REZ: For Ratmansky's new production, "Whipped Cream", with which the New York audiences are mostly unfamiliar, you'll conduct the leads Cirio, Cornejo, Murphy, and Boylston. Tell my readers about your impressions of the score by Richard Strauss, I assume frothy waltzes. Is this music lighthearted along the lines of "Don Q"? How are the rehearsals going? How was the California preview?

DLM: The score for “Whipped Cream” is a ballet by Richard Strauss entitled, "Schlagobers". Like most Strauss, it's a dense, layered score, rhythmically complex, with melodies often in two different meters at once. But it's his homage to Vienna, written with warmth and sentiment, so yes, it does have some beautiful, lilting waltz melodies and stirring marches. It's a terrific score. I would not describe it as lighthearted, because it has truly dark moments and some sinister characters. If “Whipped Cream” is a Linzer torte, then “Don Quixote” is cotton candy. The California premiere was a great success, and I expect our New York audiences to respond well.

REZ: For "Giselle", score by Adolphe Adam, the NY ballet audiences hang on every turn of drama, motion, and tone. The female leads, as Giselle, on your three conducting dates, are either new in the role or recent. Hee Seo, Stella Abrera, and Sarah Lane are seasoned in the ballet but not in the lead role. Their Albrechts, Stearns, Simkin, and Gomes are highly experienced in partnering these fairly new Giselles. How are you adjusting the sumptuous score to this casting? Giselle's ethereal en air lifted sweeps in the Bavarian forest in Act II come to mind, as well as the mad side kick rushing, as the Wilis close in.

DLM: “Giselle”, more than many ballets, allows for many moments when the conductor can shape the music very closely to the ballerina's interpretation. It's an operatic ballet, as the music drives the drama, and vice versa. The most I can say about how I adapt this to each cast is that every couple has a personalized, slightly different interpretation. So, I have to watch a lot, especially in key places in the solos and pas de deux.

REZ: You will conduct all of the June "Golden Cockerel" performances, a new ballet also by Ratmansky, to a score by Rimsky-Korsakov, whose opera was adapted for ballet. How does the original Fokine ballet and score inspire the current ABT production, and why did you choose to conduct all four June performances? What's your impression of the music?

DLM: Actually, I was assigned all of the “Golden Cockerel” performances, so although it was not my choice, I'm very happy to do them.

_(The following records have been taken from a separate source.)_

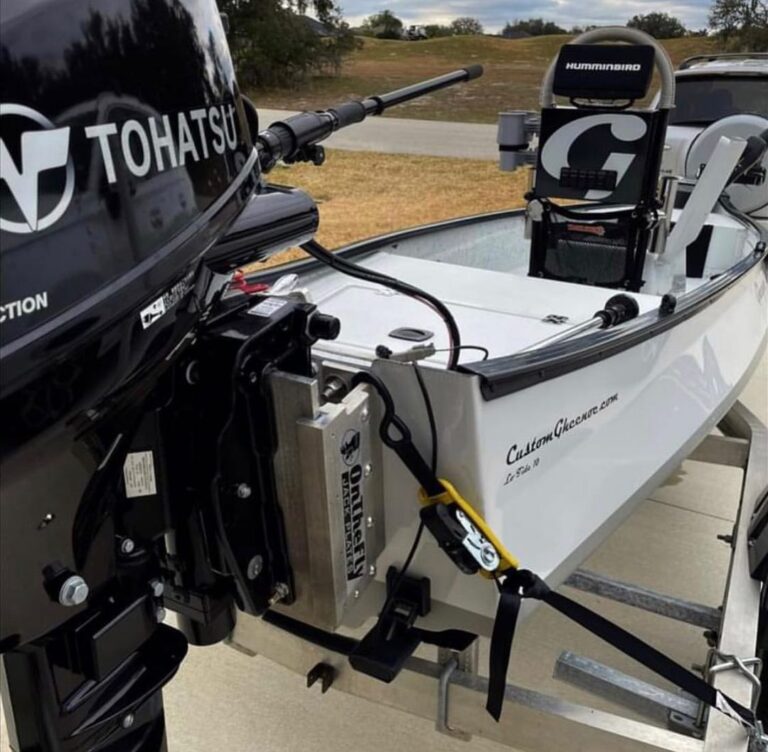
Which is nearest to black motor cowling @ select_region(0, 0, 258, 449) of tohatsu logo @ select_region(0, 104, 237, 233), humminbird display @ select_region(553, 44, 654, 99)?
tohatsu logo @ select_region(0, 104, 237, 233)

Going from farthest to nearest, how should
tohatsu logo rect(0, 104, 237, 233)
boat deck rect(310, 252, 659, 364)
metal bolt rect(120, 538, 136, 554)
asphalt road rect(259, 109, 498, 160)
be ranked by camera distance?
asphalt road rect(259, 109, 498, 160), boat deck rect(310, 252, 659, 364), metal bolt rect(120, 538, 136, 554), tohatsu logo rect(0, 104, 237, 233)

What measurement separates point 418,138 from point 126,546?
14.0 m

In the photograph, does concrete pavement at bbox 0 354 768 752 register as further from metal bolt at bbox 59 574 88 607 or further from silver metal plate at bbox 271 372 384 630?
metal bolt at bbox 59 574 88 607

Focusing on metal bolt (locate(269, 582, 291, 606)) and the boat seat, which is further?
the boat seat

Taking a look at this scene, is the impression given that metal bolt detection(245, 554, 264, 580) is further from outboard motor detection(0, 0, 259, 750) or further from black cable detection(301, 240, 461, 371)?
black cable detection(301, 240, 461, 371)

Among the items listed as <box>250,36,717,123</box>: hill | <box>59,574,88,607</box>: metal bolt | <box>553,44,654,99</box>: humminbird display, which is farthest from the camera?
<box>250,36,717,123</box>: hill

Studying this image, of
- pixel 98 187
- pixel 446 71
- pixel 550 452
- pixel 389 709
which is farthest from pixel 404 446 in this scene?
pixel 446 71

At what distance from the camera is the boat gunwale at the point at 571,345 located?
1.29 meters

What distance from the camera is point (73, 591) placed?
3.09 ft

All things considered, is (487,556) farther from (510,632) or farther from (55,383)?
(55,383)

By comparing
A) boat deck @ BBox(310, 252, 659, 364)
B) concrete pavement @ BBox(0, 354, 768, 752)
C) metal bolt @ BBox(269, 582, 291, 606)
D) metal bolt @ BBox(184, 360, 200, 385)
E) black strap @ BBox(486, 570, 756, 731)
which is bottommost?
concrete pavement @ BBox(0, 354, 768, 752)

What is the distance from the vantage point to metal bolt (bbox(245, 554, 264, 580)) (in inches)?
47.4

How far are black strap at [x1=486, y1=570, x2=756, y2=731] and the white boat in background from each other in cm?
11

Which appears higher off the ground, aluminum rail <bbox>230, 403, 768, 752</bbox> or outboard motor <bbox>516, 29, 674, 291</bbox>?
outboard motor <bbox>516, 29, 674, 291</bbox>
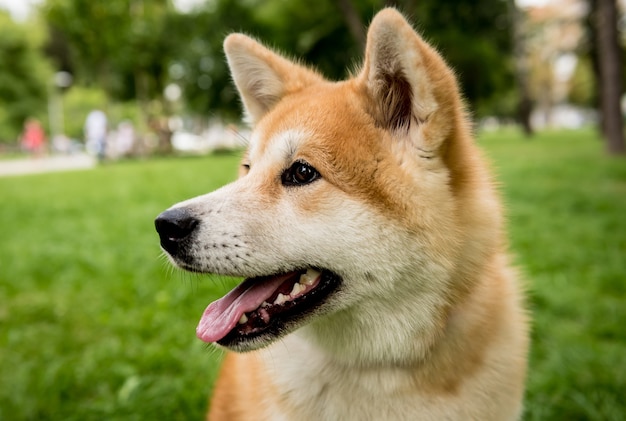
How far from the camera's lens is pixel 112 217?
800 cm

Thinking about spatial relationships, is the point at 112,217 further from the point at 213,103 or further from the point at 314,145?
the point at 213,103

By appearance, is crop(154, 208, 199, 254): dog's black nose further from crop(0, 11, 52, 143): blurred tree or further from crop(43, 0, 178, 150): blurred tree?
crop(0, 11, 52, 143): blurred tree

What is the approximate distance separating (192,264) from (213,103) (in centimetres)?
2871

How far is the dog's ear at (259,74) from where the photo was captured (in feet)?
8.36

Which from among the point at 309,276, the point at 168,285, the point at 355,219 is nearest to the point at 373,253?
the point at 355,219

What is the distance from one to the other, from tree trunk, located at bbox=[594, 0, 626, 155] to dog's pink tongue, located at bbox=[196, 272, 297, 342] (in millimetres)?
13005

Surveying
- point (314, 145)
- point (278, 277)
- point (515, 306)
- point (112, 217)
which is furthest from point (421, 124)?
point (112, 217)

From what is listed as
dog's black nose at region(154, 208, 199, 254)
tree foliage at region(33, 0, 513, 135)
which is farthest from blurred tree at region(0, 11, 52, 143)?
dog's black nose at region(154, 208, 199, 254)

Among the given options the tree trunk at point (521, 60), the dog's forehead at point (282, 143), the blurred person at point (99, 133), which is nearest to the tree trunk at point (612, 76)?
the dog's forehead at point (282, 143)

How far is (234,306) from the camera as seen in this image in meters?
1.94

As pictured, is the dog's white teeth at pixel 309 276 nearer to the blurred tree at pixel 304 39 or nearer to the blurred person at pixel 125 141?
the blurred tree at pixel 304 39

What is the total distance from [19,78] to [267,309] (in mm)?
51414

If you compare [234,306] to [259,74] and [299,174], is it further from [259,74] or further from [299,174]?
[259,74]

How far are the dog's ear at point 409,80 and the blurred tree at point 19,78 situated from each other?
4816 cm
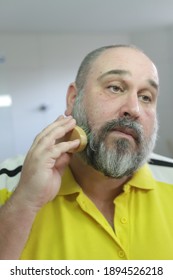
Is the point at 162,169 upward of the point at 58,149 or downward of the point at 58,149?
downward

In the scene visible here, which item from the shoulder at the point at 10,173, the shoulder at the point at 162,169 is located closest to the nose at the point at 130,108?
the shoulder at the point at 162,169

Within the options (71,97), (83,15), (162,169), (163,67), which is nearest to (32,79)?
(83,15)

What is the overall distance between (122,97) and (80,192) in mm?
281

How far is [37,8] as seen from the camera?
2.50 metres

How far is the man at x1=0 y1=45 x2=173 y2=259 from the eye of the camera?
0.62 metres

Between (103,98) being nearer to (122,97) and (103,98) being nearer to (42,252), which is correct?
(122,97)

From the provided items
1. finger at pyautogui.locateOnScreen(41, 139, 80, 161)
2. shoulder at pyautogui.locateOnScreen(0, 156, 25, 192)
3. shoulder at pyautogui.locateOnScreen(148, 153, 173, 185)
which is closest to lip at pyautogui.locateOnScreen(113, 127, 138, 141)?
finger at pyautogui.locateOnScreen(41, 139, 80, 161)

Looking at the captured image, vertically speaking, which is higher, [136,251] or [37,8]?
[37,8]

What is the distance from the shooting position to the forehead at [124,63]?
0.75 m

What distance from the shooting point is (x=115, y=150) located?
2.29 feet

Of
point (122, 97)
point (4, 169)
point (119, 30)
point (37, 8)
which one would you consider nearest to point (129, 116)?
point (122, 97)

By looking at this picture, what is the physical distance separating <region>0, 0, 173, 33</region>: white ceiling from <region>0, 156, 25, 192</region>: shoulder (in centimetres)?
188

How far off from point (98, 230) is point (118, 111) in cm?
31

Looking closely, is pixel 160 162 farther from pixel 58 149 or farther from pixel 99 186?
pixel 58 149
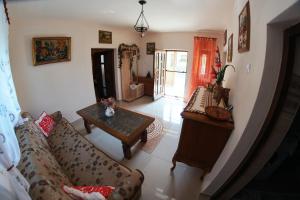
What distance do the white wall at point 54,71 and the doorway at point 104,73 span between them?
0.64 metres

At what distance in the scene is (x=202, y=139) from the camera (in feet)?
5.62

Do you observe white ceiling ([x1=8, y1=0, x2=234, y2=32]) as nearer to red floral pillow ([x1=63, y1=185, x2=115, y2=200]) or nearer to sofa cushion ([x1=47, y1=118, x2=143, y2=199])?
sofa cushion ([x1=47, y1=118, x2=143, y2=199])

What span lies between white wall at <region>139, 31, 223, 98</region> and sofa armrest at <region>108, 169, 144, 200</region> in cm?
426

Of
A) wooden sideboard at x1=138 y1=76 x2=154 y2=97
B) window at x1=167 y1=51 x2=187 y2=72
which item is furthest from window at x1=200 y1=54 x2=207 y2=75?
window at x1=167 y1=51 x2=187 y2=72

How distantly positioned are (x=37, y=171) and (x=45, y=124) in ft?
4.53

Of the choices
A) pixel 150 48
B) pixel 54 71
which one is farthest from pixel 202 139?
pixel 150 48

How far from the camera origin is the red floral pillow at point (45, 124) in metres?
2.39

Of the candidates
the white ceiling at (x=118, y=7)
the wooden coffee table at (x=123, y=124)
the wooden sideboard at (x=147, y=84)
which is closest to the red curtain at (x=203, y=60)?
the wooden sideboard at (x=147, y=84)

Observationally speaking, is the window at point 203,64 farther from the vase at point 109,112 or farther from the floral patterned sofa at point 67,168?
the floral patterned sofa at point 67,168

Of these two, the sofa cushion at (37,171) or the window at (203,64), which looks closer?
the sofa cushion at (37,171)

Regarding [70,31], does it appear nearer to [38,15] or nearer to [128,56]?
[38,15]

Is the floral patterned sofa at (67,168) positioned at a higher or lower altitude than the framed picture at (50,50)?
lower

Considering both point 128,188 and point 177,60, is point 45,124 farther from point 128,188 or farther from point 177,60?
point 177,60

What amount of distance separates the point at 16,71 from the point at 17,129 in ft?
3.97
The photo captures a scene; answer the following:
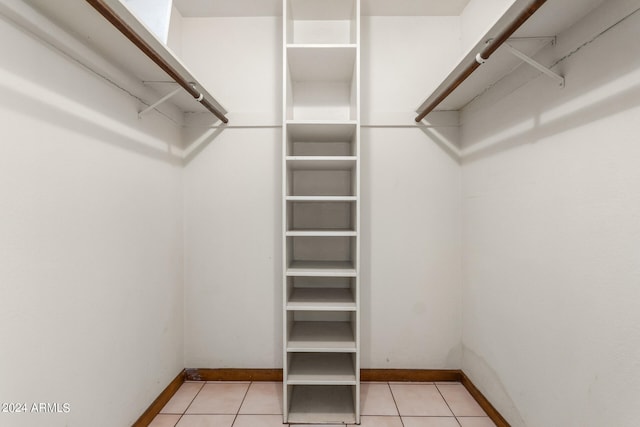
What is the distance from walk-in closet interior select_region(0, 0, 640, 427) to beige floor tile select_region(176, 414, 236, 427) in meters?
0.02

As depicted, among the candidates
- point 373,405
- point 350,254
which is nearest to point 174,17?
point 350,254

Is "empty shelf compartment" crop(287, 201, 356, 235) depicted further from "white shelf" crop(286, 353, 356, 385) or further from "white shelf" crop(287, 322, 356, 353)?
"white shelf" crop(286, 353, 356, 385)

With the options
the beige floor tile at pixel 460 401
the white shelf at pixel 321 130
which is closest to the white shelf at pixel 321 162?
the white shelf at pixel 321 130

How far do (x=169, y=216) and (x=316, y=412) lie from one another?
4.65 feet

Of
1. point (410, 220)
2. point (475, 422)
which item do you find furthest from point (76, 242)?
point (475, 422)

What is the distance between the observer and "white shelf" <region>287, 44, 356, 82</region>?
1.80m

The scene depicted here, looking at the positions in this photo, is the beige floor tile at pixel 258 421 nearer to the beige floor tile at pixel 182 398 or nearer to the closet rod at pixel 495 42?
the beige floor tile at pixel 182 398

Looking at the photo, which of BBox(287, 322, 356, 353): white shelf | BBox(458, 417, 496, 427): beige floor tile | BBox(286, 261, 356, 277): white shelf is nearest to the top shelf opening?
BBox(286, 261, 356, 277): white shelf

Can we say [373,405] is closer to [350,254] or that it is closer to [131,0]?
[350,254]

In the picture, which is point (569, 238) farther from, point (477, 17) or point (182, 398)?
point (182, 398)

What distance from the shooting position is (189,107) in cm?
206

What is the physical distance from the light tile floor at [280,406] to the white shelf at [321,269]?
798mm

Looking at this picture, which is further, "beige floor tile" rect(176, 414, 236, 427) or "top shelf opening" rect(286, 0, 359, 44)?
"top shelf opening" rect(286, 0, 359, 44)

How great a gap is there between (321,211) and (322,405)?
3.84 ft
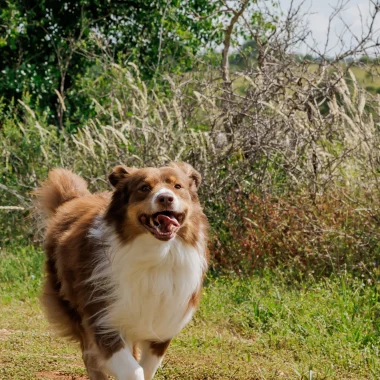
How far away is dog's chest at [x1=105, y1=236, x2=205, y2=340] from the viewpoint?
17.3 ft

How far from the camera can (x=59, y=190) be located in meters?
6.73

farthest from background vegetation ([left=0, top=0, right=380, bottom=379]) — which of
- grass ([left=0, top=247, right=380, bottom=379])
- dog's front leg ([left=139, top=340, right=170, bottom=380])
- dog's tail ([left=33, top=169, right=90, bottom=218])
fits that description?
dog's tail ([left=33, top=169, right=90, bottom=218])

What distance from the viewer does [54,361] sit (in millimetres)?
6430

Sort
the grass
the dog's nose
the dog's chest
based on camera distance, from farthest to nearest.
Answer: the grass
the dog's chest
the dog's nose

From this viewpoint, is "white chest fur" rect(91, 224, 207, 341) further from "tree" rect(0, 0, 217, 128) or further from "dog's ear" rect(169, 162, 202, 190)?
"tree" rect(0, 0, 217, 128)

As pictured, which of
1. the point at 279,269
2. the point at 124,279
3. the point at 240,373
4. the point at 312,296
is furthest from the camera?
the point at 279,269

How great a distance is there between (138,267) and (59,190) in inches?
67.4

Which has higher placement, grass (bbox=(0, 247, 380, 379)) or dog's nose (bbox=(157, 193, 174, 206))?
dog's nose (bbox=(157, 193, 174, 206))

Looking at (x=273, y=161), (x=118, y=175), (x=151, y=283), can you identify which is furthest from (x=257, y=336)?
(x=273, y=161)

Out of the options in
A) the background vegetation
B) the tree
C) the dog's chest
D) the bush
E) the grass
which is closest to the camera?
the dog's chest

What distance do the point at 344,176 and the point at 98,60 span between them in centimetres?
593

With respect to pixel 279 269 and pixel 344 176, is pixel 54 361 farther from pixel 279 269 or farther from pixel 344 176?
pixel 344 176

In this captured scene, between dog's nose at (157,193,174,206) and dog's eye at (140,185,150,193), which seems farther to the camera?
dog's eye at (140,185,150,193)

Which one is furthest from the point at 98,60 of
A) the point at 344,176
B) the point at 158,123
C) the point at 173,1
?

The ballet version by Ratmansky follows the libretto as originally written, and Alexei has illuminated the characterizations to make it even more vivid. The score is superb, with consistently inventive, imaginative orchestration, and a wealth of Slavic folk tunes.

REZ: One of the showiest and most entertaining ballets, "Le Corsaire", choreographed by Sergeyev after Petipa, will feature a recently new Principal, the muscular Alban Lendorf as Conrad, the pirate, and Daniil Simkin, a quintessential Ali the Slave, along with the seasoned Gillian Murphy as Medora. These Principals will round out the iconic Pas de Deux à Trois and Pas de Deux with solo variations. You will probably drink lots of espresso before conducting the two performances for this high energy trio. What are you focusing on and how?

DLM: Yes, well you definitely need stimulation to conduct “Le Corsaire”, and also good tempo memory. As a colleague once said, there are six principals and three soloists, and they all have multiple variations and pas de deux in each act, so you do the math! I'll just try to pace it well and keep it moving.

REZ: In June you will conduct McKenzie's "Swan Lake" after Petipa on two performances, one of which is Devon Teuscher's New York debut as Odette-Odile. Her partner, Siegfried, will be Hammoudi, who usually dances as Rothbart in the Act III Ballroom scene. How are you and Devon working on the combined choreographic musicality? What will you do differently from the pit, if anything? You're also conducting for Seo and Stearns, a seasoned duo in the roles. How does the Tchaikovsky score shift as it adapts to the two stage couples? Can you preview any surprises in Devon's interpretation?

DLM: This will be Devon Teuscher's first “Swan Lake” in New York, yes, but she is a seasoned, confident dancer, and I think the audience will be astonished by the depth of her interpretation. There are, of course, differences in the way certain dancers respond to music, and I keep that in mind. But I try to stay in the moment during performance too, as often things can change for many reasons. So, I have a plan, but I still stay tuned.

REZ: You will conduct both of Ferri's returns to the Met stage as Tatiana in John Cranko's "Onegin", led by Ferri's former ballet partner, Roberto Bolle. This fiery Italian duo will compete for attention with Diana Vishneva's retirement lead in the same ballet, one week in June. Vishneva's Onegin will be Marcelo Gomes, her frequent, longtime partner. Also competing for audience demand that week is this season’s NY stage return of David Hallberg from longtime injury. He'll partner Hee Seo. Ferri, ten years after her retirement, will be closely watched and admired for resilience and stamina. How will the music change in tempo and dynamic to synchronize with Alessandra Ferri's current ballet skills and her deep emotionality? This will be a week that will live in ballet infamy!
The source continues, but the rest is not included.